┌─ Given entries
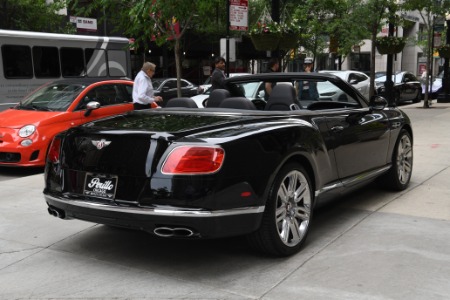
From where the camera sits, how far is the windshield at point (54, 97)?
30.9ft

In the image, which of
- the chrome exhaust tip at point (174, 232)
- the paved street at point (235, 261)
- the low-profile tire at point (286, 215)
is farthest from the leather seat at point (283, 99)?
the chrome exhaust tip at point (174, 232)

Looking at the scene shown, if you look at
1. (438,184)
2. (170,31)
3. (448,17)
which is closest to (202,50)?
(448,17)

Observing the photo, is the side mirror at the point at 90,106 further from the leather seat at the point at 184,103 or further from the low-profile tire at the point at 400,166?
the low-profile tire at the point at 400,166

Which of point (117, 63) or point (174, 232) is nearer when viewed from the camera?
point (174, 232)

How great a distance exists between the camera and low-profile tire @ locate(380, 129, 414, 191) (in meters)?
6.29

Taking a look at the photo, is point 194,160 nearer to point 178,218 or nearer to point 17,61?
point 178,218

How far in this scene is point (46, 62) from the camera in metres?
15.8

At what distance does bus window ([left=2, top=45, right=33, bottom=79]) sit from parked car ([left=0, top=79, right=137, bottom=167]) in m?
5.31

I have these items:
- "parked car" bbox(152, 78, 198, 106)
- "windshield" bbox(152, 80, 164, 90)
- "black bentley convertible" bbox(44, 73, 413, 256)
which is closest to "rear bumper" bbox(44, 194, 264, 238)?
"black bentley convertible" bbox(44, 73, 413, 256)

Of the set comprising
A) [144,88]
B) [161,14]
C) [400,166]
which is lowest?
[400,166]

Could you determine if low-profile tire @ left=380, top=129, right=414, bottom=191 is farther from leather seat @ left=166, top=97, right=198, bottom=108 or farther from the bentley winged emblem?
the bentley winged emblem

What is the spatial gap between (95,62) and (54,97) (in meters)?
8.21

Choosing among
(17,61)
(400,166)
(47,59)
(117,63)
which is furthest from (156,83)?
(400,166)

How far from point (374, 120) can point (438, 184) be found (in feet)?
5.91
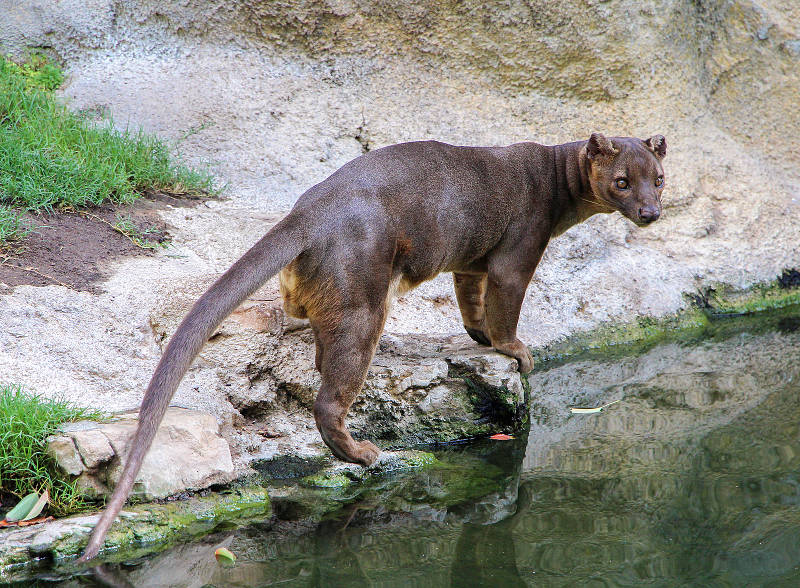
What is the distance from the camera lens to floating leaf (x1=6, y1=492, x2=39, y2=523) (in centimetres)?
345

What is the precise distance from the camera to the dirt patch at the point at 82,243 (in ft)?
16.3

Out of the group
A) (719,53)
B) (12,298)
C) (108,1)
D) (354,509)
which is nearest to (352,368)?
(354,509)

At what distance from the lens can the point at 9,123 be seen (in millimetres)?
6477

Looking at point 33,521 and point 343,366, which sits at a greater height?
point 343,366

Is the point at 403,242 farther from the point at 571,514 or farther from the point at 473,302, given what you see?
the point at 571,514

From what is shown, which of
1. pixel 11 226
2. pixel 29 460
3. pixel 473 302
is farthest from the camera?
pixel 473 302

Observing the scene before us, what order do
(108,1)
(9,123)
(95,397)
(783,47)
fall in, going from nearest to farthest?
(95,397) → (9,123) → (108,1) → (783,47)

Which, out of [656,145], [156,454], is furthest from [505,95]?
[156,454]

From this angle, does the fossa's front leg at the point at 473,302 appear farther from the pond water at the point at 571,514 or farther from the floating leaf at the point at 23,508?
the floating leaf at the point at 23,508

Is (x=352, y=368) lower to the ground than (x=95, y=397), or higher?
higher

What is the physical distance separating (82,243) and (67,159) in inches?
36.4

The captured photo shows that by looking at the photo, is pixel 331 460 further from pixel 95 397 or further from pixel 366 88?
pixel 366 88

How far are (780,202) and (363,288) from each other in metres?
5.46

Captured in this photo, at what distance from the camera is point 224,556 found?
340cm
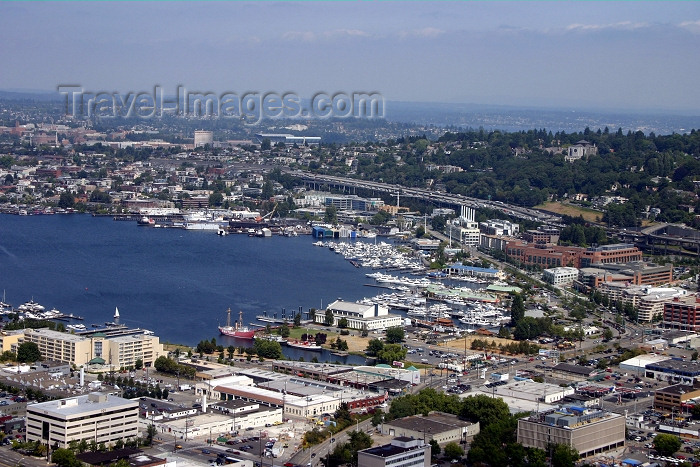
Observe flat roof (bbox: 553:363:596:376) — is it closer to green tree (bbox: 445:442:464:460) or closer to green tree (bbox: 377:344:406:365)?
green tree (bbox: 377:344:406:365)

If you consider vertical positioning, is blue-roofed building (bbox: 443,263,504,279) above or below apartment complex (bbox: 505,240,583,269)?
below

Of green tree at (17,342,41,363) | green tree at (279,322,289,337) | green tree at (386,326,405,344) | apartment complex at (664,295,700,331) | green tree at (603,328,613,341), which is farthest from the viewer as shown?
apartment complex at (664,295,700,331)

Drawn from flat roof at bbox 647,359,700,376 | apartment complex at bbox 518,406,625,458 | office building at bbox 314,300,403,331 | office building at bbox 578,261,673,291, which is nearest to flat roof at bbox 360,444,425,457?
apartment complex at bbox 518,406,625,458

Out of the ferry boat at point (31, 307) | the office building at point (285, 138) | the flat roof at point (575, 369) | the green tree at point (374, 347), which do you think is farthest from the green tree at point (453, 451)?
the office building at point (285, 138)

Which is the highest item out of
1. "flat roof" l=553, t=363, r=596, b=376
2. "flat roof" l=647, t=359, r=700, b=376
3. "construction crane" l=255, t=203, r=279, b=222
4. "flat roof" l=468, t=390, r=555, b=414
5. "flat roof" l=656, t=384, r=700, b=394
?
"flat roof" l=656, t=384, r=700, b=394

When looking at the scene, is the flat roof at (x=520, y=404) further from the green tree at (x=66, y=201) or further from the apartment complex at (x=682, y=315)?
the green tree at (x=66, y=201)

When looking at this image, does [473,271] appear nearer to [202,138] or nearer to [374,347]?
[374,347]

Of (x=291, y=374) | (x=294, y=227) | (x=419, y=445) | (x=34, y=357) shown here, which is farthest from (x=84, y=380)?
(x=294, y=227)
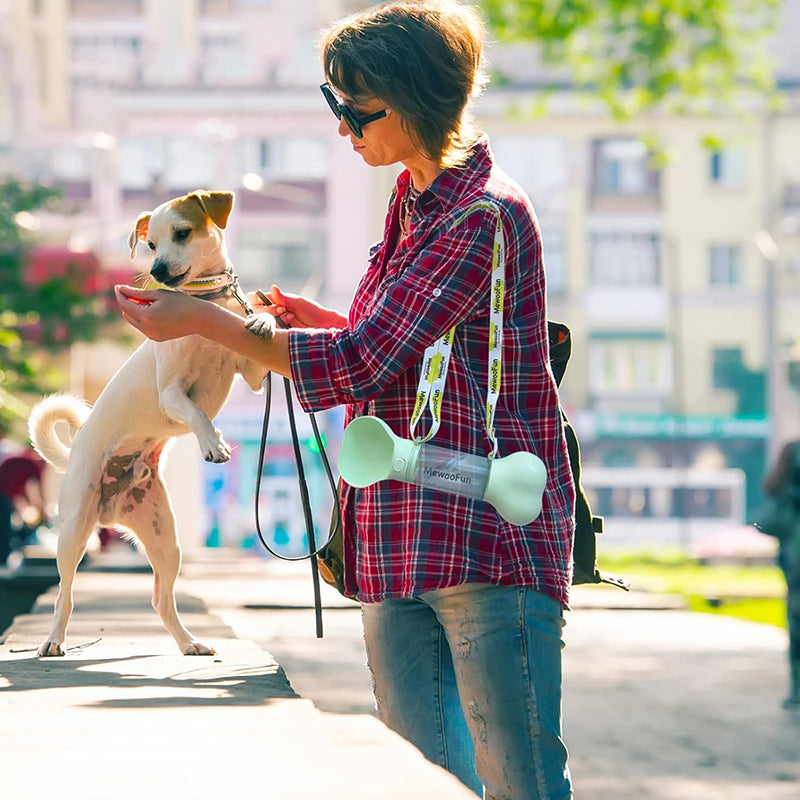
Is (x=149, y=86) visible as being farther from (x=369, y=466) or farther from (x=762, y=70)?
(x=369, y=466)

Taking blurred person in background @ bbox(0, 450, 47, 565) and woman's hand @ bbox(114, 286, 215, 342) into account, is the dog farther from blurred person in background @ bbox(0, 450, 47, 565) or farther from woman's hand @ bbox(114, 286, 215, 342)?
blurred person in background @ bbox(0, 450, 47, 565)

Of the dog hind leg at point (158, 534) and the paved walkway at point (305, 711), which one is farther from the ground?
the dog hind leg at point (158, 534)

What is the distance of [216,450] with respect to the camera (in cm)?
390

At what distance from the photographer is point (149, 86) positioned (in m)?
43.5

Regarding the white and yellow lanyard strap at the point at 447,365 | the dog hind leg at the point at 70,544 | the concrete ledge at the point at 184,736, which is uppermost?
the white and yellow lanyard strap at the point at 447,365

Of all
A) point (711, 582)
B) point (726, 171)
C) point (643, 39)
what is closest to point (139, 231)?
point (643, 39)

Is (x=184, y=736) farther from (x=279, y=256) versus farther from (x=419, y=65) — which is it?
Result: (x=279, y=256)

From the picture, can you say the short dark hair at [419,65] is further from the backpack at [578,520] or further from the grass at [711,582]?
the grass at [711,582]

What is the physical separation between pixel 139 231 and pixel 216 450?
2.62 feet

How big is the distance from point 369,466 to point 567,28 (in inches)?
618

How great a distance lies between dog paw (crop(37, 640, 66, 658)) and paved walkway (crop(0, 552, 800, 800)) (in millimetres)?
42

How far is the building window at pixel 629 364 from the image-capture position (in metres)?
→ 42.5

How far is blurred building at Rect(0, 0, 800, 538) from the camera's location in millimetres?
42375

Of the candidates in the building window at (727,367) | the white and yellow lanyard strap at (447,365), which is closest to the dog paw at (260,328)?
the white and yellow lanyard strap at (447,365)
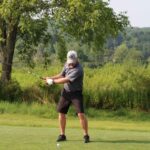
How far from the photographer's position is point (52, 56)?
28.6 meters

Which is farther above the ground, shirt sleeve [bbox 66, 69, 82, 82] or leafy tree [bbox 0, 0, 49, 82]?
leafy tree [bbox 0, 0, 49, 82]

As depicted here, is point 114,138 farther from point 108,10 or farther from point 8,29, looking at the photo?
point 8,29

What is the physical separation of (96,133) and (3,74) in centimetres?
└─
Written request:
Leaving out the pictures, repeat the data above exactly.

Answer for this exercise:
From where the camera sits, how far is the windshield at point (54, 97)?
30.9ft

In the image, which of
- the chrome exhaust tip at point (174, 232)
- the paved street at point (235, 261)
- the low-profile tire at point (286, 215)
is farthest from the leather seat at point (283, 99)?
the chrome exhaust tip at point (174, 232)

Looking at the scene shown, if you look at
1. (438,184)
2. (170,31)
3. (448,17)
which is closest to (202,50)?
(448,17)

Observing the photo, is the side mirror at the point at 90,106 further from the leather seat at the point at 184,103 or further from the low-profile tire at the point at 400,166?
the low-profile tire at the point at 400,166

Which of point (117, 63) or point (174, 232) is nearer when viewed from the camera?
point (174, 232)

How great a distance exists between the camera and low-profile tire @ locate(380, 129, 414, 191) (in meters)?
6.29

Taking a look at the photo, is point 194,160 nearer to point 178,218 or nearer to point 17,61?
point 178,218

How far in this scene is point (46, 62) from the camera in metres?
15.8

At what distance does bus window ([left=2, top=45, right=33, bottom=79]) sit from parked car ([left=0, top=79, right=137, bottom=167]) in m?
5.31

I have these items:
- "parked car" bbox(152, 78, 198, 106)
- "windshield" bbox(152, 80, 164, 90)
- "black bentley convertible" bbox(44, 73, 413, 256)
which is closest to "rear bumper" bbox(44, 194, 264, 238)?
"black bentley convertible" bbox(44, 73, 413, 256)

Of the set comprising
A) [144,88]
B) [161,14]
C) [400,166]
which is lowest?
[400,166]

Could you determine if low-profile tire @ left=380, top=129, right=414, bottom=191 is farther from leather seat @ left=166, top=97, right=198, bottom=108 or farther from the bentley winged emblem?
the bentley winged emblem

What is the spatial gap between (95,62) and (54,97) (in meters)?
8.21

Choosing among
(17,61)
(400,166)
(47,59)
(117,63)
which is furthest from (156,83)?
(400,166)

How far from point (374, 120) can point (438, 184) be found (in feet)?
5.91
What is the distance from the camera lens to floating leaf (x1=6, y1=492, x2=39, y2=523) (in centimetres)?
345

What is the precise distance from the camera to the dirt patch at the point at 82,243 (in ft)?
16.3

Out of the group
A) (719,53)
B) (12,298)
C) (108,1)
D) (354,509)
which is nearest to (352,368)?
(354,509)

At what distance from the lens can the point at 9,123 be seen (in millimetres)?
6477

Looking at point 33,521 and point 343,366, which sits at a greater height?
point 343,366

Is the point at 403,242 farther from the point at 571,514 or farther from the point at 473,302, given what you see?
the point at 571,514

From what is shown, which of
1. pixel 11 226
2. pixel 29 460
3. pixel 473 302
is farthest from the camera?
pixel 473 302

Observing the scene before us, what order do
(108,1)
(9,123)
(95,397)
(783,47)
fall in, going from nearest to farthest?
(95,397) → (9,123) → (108,1) → (783,47)

Which, out of [656,145], [156,454], is furthest from [505,95]?
[156,454]

From this angle, does the fossa's front leg at the point at 473,302 appear farther from the pond water at the point at 571,514 or farther from the floating leaf at the point at 23,508?
the floating leaf at the point at 23,508

Is (x=352, y=368) lower to the ground than (x=95, y=397), or higher?
higher

What is the physical distance separating (82,243) and (67,159) in inches?
36.4

The captured photo shows that by looking at the photo, is pixel 331 460 further from pixel 95 397 or further from pixel 366 88?
pixel 366 88

How far are (780,202) and (363,288) from each other in metres?
5.46

Captured in this photo, at what distance from the camera is point 224,556 found?
340cm
Observe flat roof (bbox: 553:363:596:376) — is it closer to green tree (bbox: 445:442:464:460) or closer to green tree (bbox: 377:344:406:365)?
green tree (bbox: 377:344:406:365)

If you consider vertical positioning, is blue-roofed building (bbox: 443,263,504,279) above or below apartment complex (bbox: 505,240,583,269)?
below

Of green tree at (17,342,41,363) | green tree at (279,322,289,337) | green tree at (386,326,405,344) | apartment complex at (664,295,700,331) | green tree at (603,328,613,341), which is farthest from the viewer as shown?
apartment complex at (664,295,700,331)

Drawn from flat roof at bbox 647,359,700,376 | apartment complex at bbox 518,406,625,458 | office building at bbox 314,300,403,331 | office building at bbox 578,261,673,291, which is nearest to flat roof at bbox 360,444,425,457?
apartment complex at bbox 518,406,625,458

Out of the ferry boat at point (31, 307) | the office building at point (285, 138) | the flat roof at point (575, 369) | the green tree at point (374, 347), which do you think is farthest from the green tree at point (453, 451)?
the office building at point (285, 138)

Which is the highest item out of
1. "flat roof" l=553, t=363, r=596, b=376
2. "flat roof" l=647, t=359, r=700, b=376
3. "construction crane" l=255, t=203, r=279, b=222
4. "flat roof" l=468, t=390, r=555, b=414
5. "flat roof" l=656, t=384, r=700, b=394
?
"flat roof" l=656, t=384, r=700, b=394

When looking at the scene, is the flat roof at (x=520, y=404) further from the green tree at (x=66, y=201) or further from the apartment complex at (x=682, y=315)?
the green tree at (x=66, y=201)

When looking at this image, does [473,271] appear nearer to [202,138] or nearer to [374,347]?
[374,347]

Of (x=291, y=374) | (x=294, y=227) | (x=419, y=445) | (x=34, y=357) shown here, which is farthest from (x=84, y=380)?
(x=294, y=227)
Is (x=149, y=86) visible as being farther from (x=369, y=466) or farther from (x=762, y=70)?
(x=369, y=466)

Taking blurred person in background @ bbox(0, 450, 47, 565) and woman's hand @ bbox(114, 286, 215, 342) into account, is the dog farther from blurred person in background @ bbox(0, 450, 47, 565) or farther from woman's hand @ bbox(114, 286, 215, 342)?
blurred person in background @ bbox(0, 450, 47, 565)

Of the dog hind leg at point (158, 534) and the paved walkway at point (305, 711), which one is farther from the ground?
the dog hind leg at point (158, 534)

What is the distance of [216,450] with respect to the camera (in cm)?
390

At what distance from the photographer is point (149, 86) positioned (in m)?
43.5

Regarding the white and yellow lanyard strap at the point at 447,365 | the dog hind leg at the point at 70,544 | the concrete ledge at the point at 184,736, which is uppermost?
the white and yellow lanyard strap at the point at 447,365

Of all
A) point (711, 582)
B) point (726, 171)
C) point (643, 39)
what is closest to point (139, 231)?
point (643, 39)

Is (x=184, y=736) farther from (x=279, y=256) versus farther from (x=419, y=65) — which is it?
Result: (x=279, y=256)

From the picture, can you say the short dark hair at [419,65] is further from the backpack at [578,520] or further from the grass at [711,582]?
the grass at [711,582]

What is the physical separation between pixel 139 231 and pixel 216 450?
2.62 feet

How big is the distance from point 369,466 to point 567,28 (in inches)?
618

How great a distance lies between dog paw (crop(37, 640, 66, 658)) and paved walkway (crop(0, 552, 800, 800)) (in millimetres)?
42

How far is the building window at pixel 629 364 from the image-capture position (in metres)?
→ 42.5

How far is blurred building at Rect(0, 0, 800, 538) from the camera's location in millimetres?
42375

Of the candidates in the building window at (727,367) | the white and yellow lanyard strap at (447,365), which is closest to the dog paw at (260,328)?
the white and yellow lanyard strap at (447,365)
How far from the photographer's position is point (52, 56)?
28.6 meters

Which is farther above the ground, shirt sleeve [bbox 66, 69, 82, 82] or leafy tree [bbox 0, 0, 49, 82]?
leafy tree [bbox 0, 0, 49, 82]

As depicted here, is point 114,138 farther from point 108,10 or farther from point 8,29, looking at the photo?
point 8,29

What is the physical separation of (96,133) and (3,74) in centimetres?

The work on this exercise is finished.